On this first week, we went around the circle to read them and it was totally hit–and-miss. One of the visitors said that she was going to pay more attention to signs from God. That was what she was taking away! Disaster!
Fortunately, Catherine thought it hadn’t gone well. Phew! I waited for her to say she would do something else next week. But no, she said she would give it another go.
The second week was much better. We discussed the questions amongst ourselves as each one was asked, looking at the Bible passage for answers. But our discussion didn’t get to Jesus, who was central to the passage.
Catherine talked to me about how she and I could steer the conversation towards the main point. We decided instead to add another symbol.
She found a target, so that after our initial discussion we would all write down what we thought the main point of the passage was, before considering what we would take away.
Finally, we had a good Bible discussion.
After a few weeks, our group got used to this new method. I got used to it. In fact, I now love it.
One thing which has taken me by surprise is how natural our conversations about the Bible have become. Until now, preparing and leading a Bible study has (for me) been all about trying to manufacture a conversation to feel natural and to end up at a certain point. With this method, none of that is necessary. People in the group say what strikes them as they read through the passage, and these are thoughtful comments straight from the heart. The leader helps keep the conversation focused on the Bible passage (we are chatty women, after all), but she doesn’t need to manipulate the conversation. We have a simple structure, but the discussion flows easily.
We are encouraged by other people’s observations and how they find the passage personally comforting or challenging. We apply it to our lives as we go.
It’s very different to discuss genuine questions for group members, rather than artificial questions written on a piece of paper. We’re talking to each other, rather than merely answering the leader. We all have the opportunity to raise our questions from the passage.
Another surprise has been how easy it is for visitors to fit in.
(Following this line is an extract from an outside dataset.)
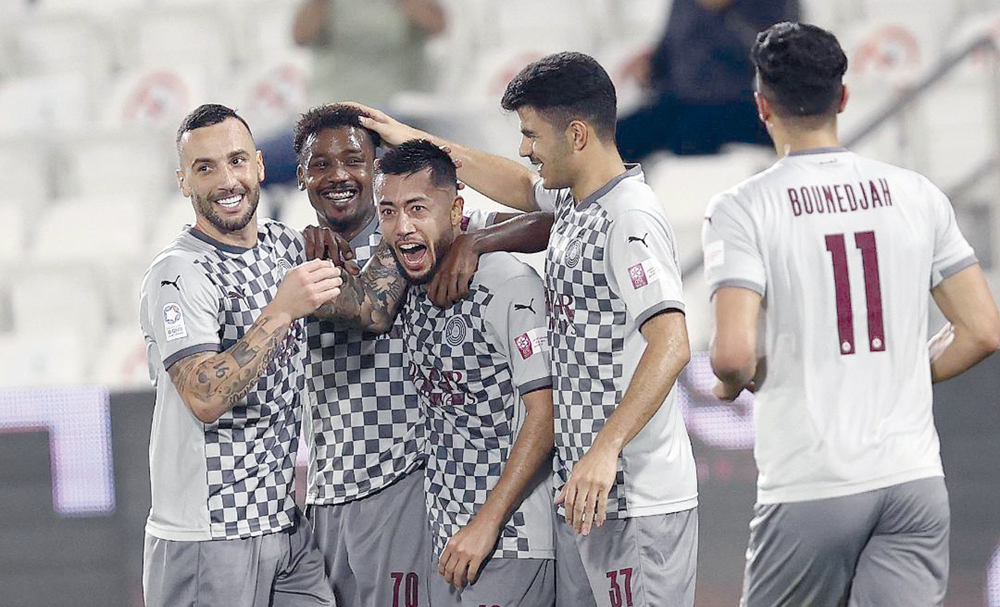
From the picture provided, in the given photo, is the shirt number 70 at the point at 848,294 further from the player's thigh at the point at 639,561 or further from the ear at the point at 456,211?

Regardless of what spiritual stage a visitor is at, it’s comfortable for them to simply listen or to choose to join in and ask questions. Most visitors ask questions and we aren’t left wondering what they thought of it all.
I have found so many advantages with this method—everything Peter Blowes had claimed in that article that I had skimmed over. It’s adaptable, requires no preparation, costs nothing and teaches people how to read the Bible for themselves. It’s wonderful to see how one of those original visiting women has stayed and is now able to identify the main points of the Bible passage for herself. This method (I want to call it the Lightbulb Method) is perfect for our group, with our short amount of time. If we had more time we could try out the other symbols and variations out there.
All of these advantages have been wonderful, but I’ve had an even bigger surprise. Using this method has transformed my own personal Bible reading. I have found that I’m instinctively looking for what strikes me as I read the passage. I take more notice of the questions that I have. I still use Bible reading notes, but now my own thoughts and responses to what I’m reading come first, before I read the questions and comments someone else has prepared. I find the Bible is having a deeper impact on me when I read it on my own.
I still don’t love the name the Swedish Method (it sounds like it will involve massage), but I have realized that prepared questions can often hinder and narrow the conversation. We don’t need them. What a lightbulb moment!